OPINIÃO

O trágico fim de um bispo homofóbico

O que representa a morte de Robinson Cavalcanti, bispo anglicano que se tornou um dos maiores adversários dos LGBTs.

por Márcio Retamero*

Robinson Cavalcanti/Imagem: Reprodução

No último dia 26 de fevereiro, o bispo anglicano dissidente Dom Edward Robinson de Barros Cavalcanti e sua esposa, dona Miriam Cavalcanti, foram encontrados mortos em sua casa, na cidade de Olinda/PE. O casal foi assassinado a facadas pelo filho adotivo, Eduardo Olímpio Cavalcanti, 29 anos, dependente químico, que morava nos Estados Unidos desde os 16 anos de idade.

O caso e os antecedentes
Depois de matar os pais, Eduardo tentou suicídio ingerindo veneno e dando facadas no próprio peito – mas, no Hospital da Restauração, no Recife, recebeu cuidados médicos e foi, em seguida, levado pela polícia.

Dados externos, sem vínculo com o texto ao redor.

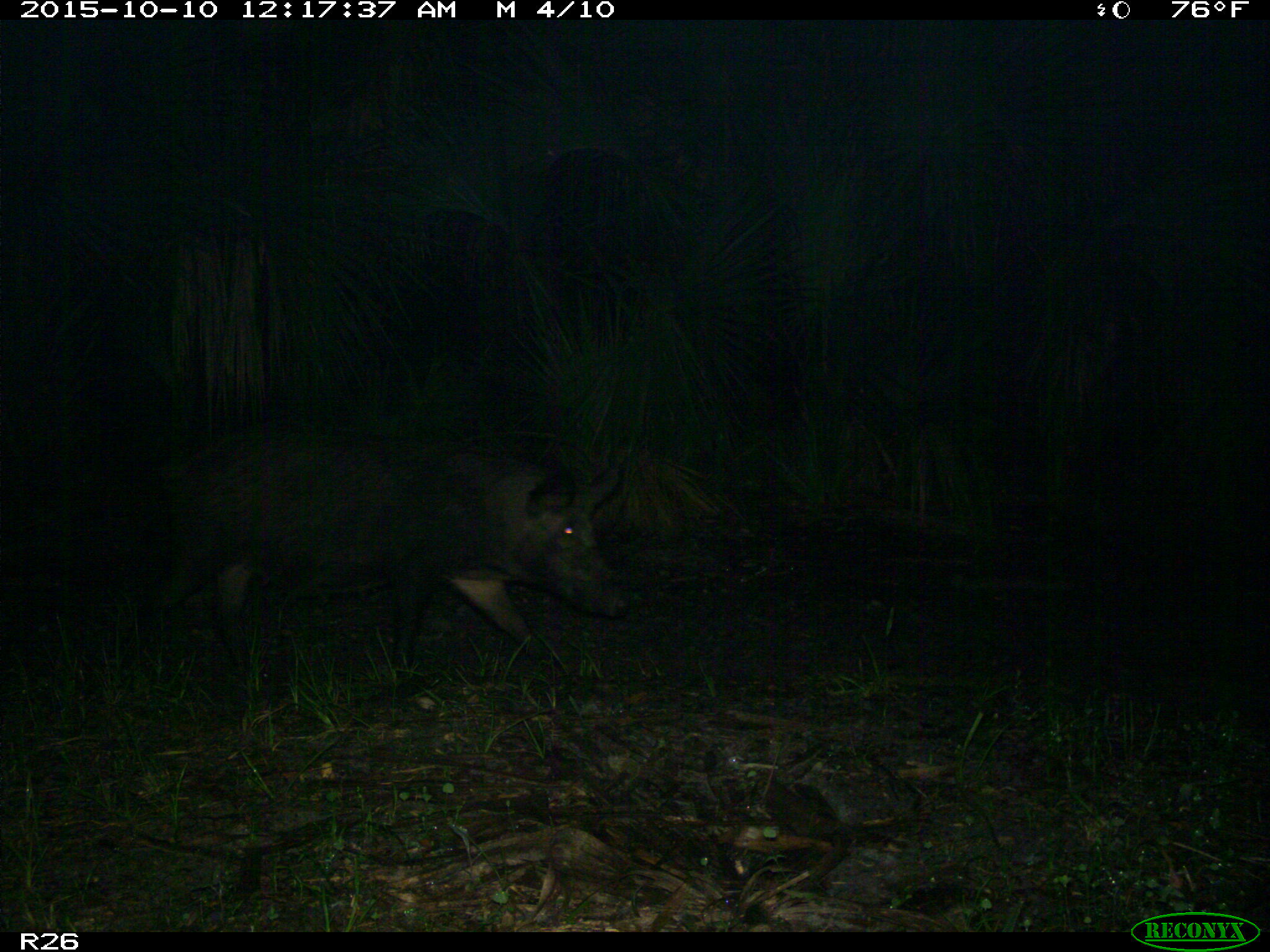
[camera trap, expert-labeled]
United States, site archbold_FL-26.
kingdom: Animalia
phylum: Chordata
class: Mammalia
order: Artiodactyla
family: Suidae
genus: Sus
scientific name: Sus scrofa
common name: wild boar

Ao delegado do DHPP (Departamento de Homicídio e Proteção à Pessoa), confessou que o longo abandono dos seus pais e seu desprezo o levou a premeditar e cometer o crime.

Eduardo tinha sérios problemas nos EUA. Casado e pai de três filhos, envolvera-se com gangues e tráfico de drogas e estava em processo de deportação para o Brasil, quando resolveu voltar e pedir aos pais que se mudasse com sua família para a residência paterna em Olinda. Diante da recusa, cometeu o brutal derramamento de sangue que levou à morte um dos mais proeminentes clérigos do movimento evangélico no Brasil.

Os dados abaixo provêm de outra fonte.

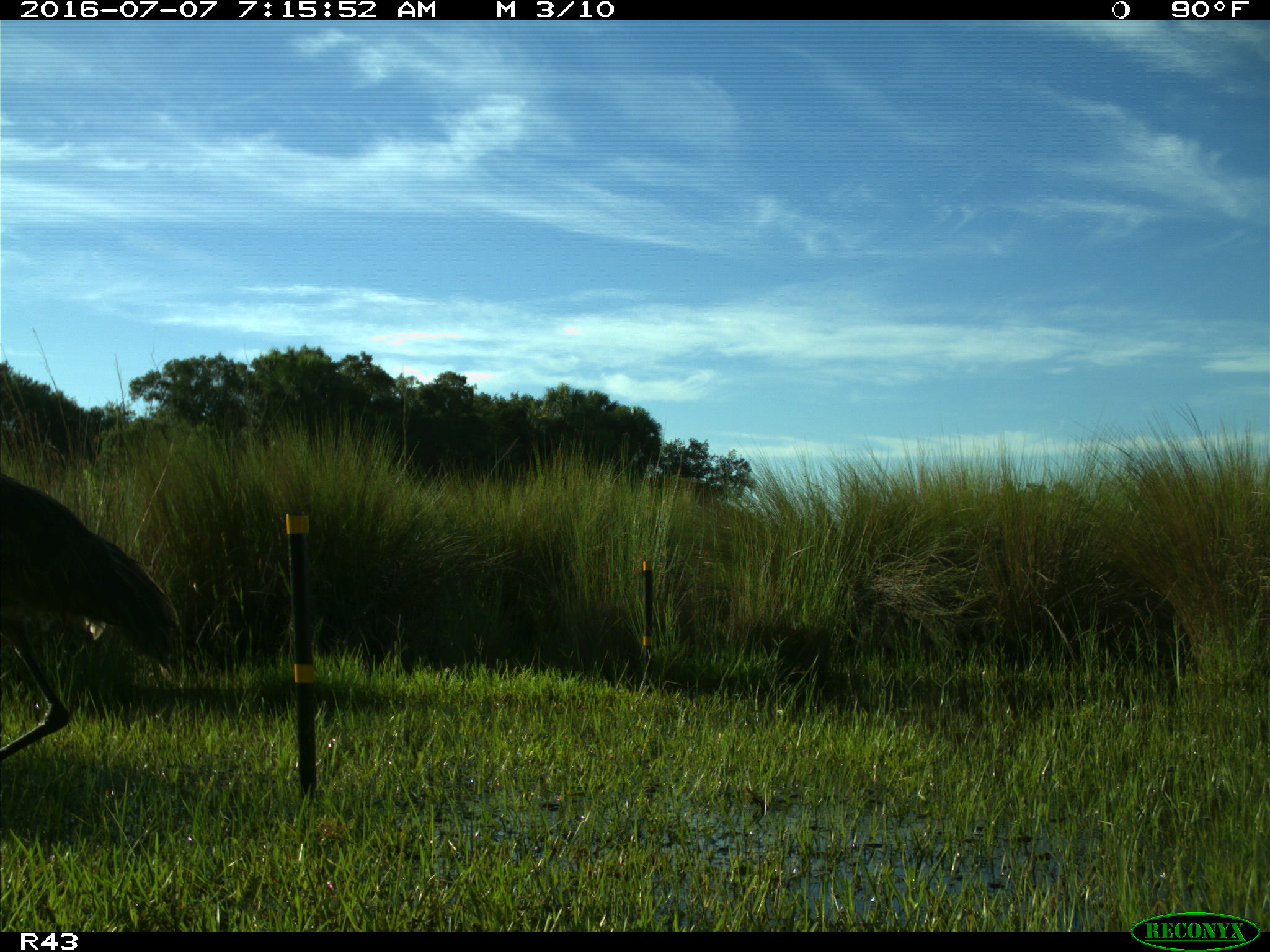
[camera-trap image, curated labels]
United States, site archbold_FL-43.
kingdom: Animalia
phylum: Chordata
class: Aves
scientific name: Aves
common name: birds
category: unidentified bird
Unidentified bird (birds) (Aves).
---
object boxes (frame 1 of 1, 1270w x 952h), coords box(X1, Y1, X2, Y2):
animal: box(2, 474, 185, 764)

Robinson Cavalcanti era, além de teólogo, cientista político e professor aposentado da Universidade Federal de Pernambuco (UFPE) e da Universidade Federal Rural de Pernambuco (UFRPE). Foi coordenador do Departamento de Ciências Sociais da UFPE e professor conferencista-visitante na Universidade do Alabama, em Birmingham. Durante as duas campanhas presidenciais de 1989 e 1994, foi coordenador político no Nordeste a favor do então candidato Luiz Inácio Lula da Silva.

As informações acima aparentemente mostram um “homem do nosso tempo”, um intelectual comprometido com as causas sociais e a justiça social e – podemos dizer –, durante certo tempo, realmente foi.

Sagrado bispo pela Igreja Episcopal Anglicana do Brasil (IEAB), comandou a Diocese Anglicana do Recife entre 1997 e 2005, quando dela foi desligado por não aceitar as determinações que a IEAB aceitou da Igreja Episcopal Anglicana dos EUA em relação à aceitação e ordenação de homossexuais ao clero da igreja e à aceitação de membros leigos, dentre outras coisas.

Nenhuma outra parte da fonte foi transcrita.